■ Exercise objective ■
In the lens module text, what does the lens baffle 116F help do?

■ Page text ■
* Begin *

In addition to the contiguous arrays of lenses, FIG. 5 illustrates examples of replicated lenses on separate individual transparent substrates 126C, 126D. As shown in FIG. 5, lenses 124E, 124F are provided on opposite sides of each transparent substrate 126C. Likewise, lenses 124G, 124H are provided on opposite sides of each transparent substrate 126D. In some implementations, lenses may be provided on only one side of each transparent substrate 126C, 126D. A respective spacer 116E and lens baffle 116F is provided on the object-side of each transparent substrate 126C, 126D. The lens baffle 116F can help block stray light and prevent it from entering the module.

Various modifications are possible. For example, in some instances, an inner partition portion 117 may be provided on the sensor-side of the transparent substrate 126B and/or may be provided on either one or both sides of the transparent substrate 126A. Likewise, the presence or location of the spacers may differ in some implementations. For example, spacers 116A or 116B may be omitted in some cases. Similarly, instead of providing the spacer 116D on the object-side of the transparent substrate 126B, spacers may be provided on the sensor-side of the transparent substrate 126C. Further, in some instances, spacers 116E may be placed on the sensor-side of the transparent substrate 126D. Other modifications are possible as well.

* End *

■ Data shown ■

* Begin *

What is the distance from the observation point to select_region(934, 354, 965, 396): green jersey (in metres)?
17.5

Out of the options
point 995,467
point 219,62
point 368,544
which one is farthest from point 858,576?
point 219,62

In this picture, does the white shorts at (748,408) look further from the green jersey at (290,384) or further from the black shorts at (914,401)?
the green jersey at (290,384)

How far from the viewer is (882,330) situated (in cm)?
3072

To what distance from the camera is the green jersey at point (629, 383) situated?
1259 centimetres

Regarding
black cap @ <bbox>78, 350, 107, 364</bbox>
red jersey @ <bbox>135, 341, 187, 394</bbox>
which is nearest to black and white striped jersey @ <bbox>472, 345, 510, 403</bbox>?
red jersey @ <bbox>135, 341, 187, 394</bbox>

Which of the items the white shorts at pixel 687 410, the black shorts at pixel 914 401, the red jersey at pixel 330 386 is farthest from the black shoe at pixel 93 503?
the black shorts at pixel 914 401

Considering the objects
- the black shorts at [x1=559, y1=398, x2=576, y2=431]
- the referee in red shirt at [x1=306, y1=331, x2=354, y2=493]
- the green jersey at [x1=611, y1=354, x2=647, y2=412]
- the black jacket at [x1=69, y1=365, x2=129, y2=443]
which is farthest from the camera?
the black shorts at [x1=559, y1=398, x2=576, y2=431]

* End *
* Begin *

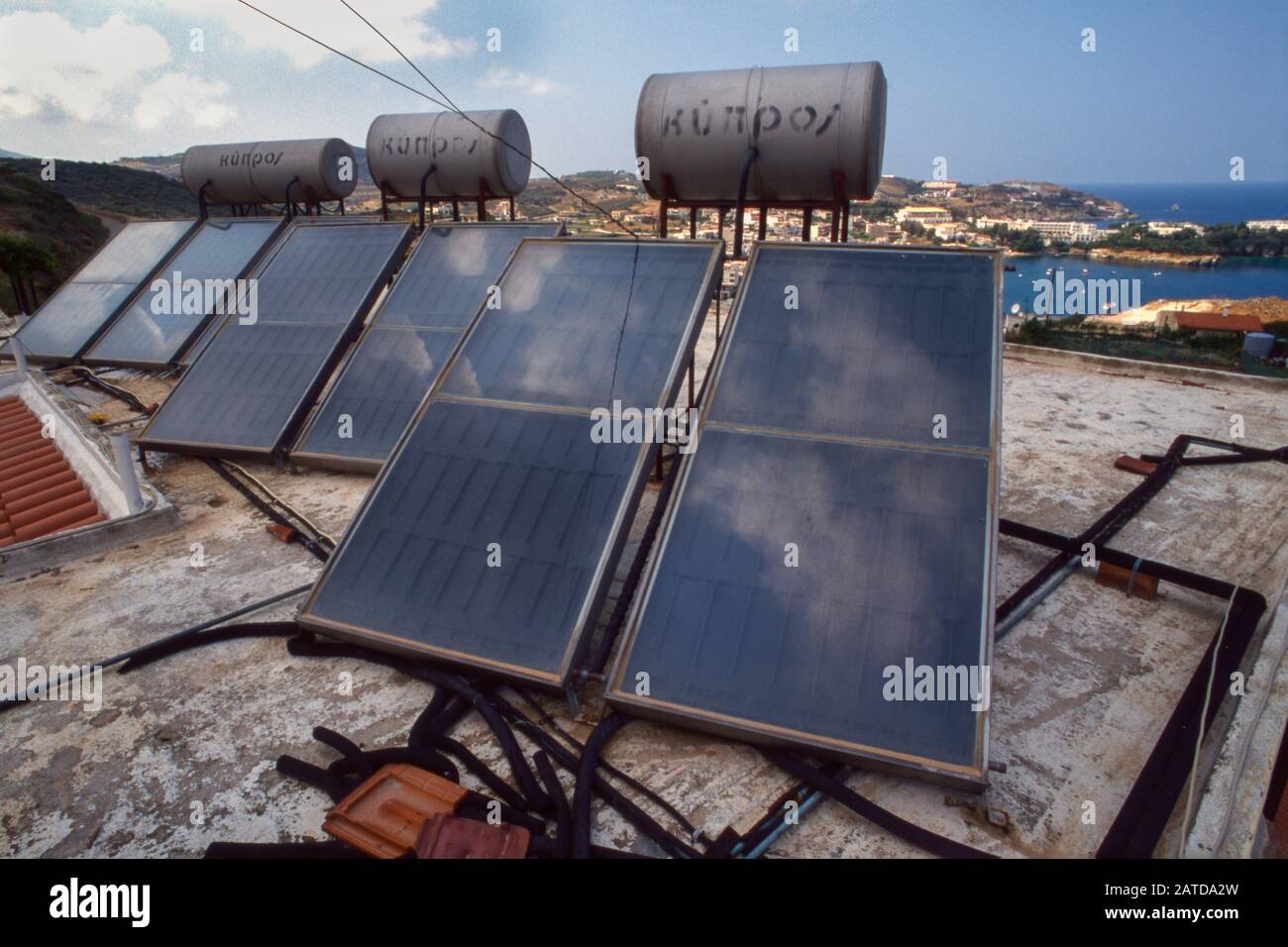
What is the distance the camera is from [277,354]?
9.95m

* End *
* Begin *

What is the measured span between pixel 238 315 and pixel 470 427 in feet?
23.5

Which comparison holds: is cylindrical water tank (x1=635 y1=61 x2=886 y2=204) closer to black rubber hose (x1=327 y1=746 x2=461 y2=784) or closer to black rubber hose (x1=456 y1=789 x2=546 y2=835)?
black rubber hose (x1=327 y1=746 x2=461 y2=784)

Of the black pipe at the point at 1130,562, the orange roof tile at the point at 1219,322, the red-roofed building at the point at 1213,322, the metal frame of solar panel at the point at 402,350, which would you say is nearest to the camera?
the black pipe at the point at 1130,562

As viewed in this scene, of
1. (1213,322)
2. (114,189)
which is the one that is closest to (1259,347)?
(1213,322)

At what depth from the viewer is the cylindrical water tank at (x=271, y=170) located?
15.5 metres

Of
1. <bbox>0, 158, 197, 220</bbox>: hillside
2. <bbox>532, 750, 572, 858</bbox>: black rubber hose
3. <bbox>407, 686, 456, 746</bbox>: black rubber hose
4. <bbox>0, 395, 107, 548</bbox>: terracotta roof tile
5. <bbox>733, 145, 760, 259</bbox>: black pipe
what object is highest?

* End *

■ The response ■
It helps block stray light and prevent it from entering the module.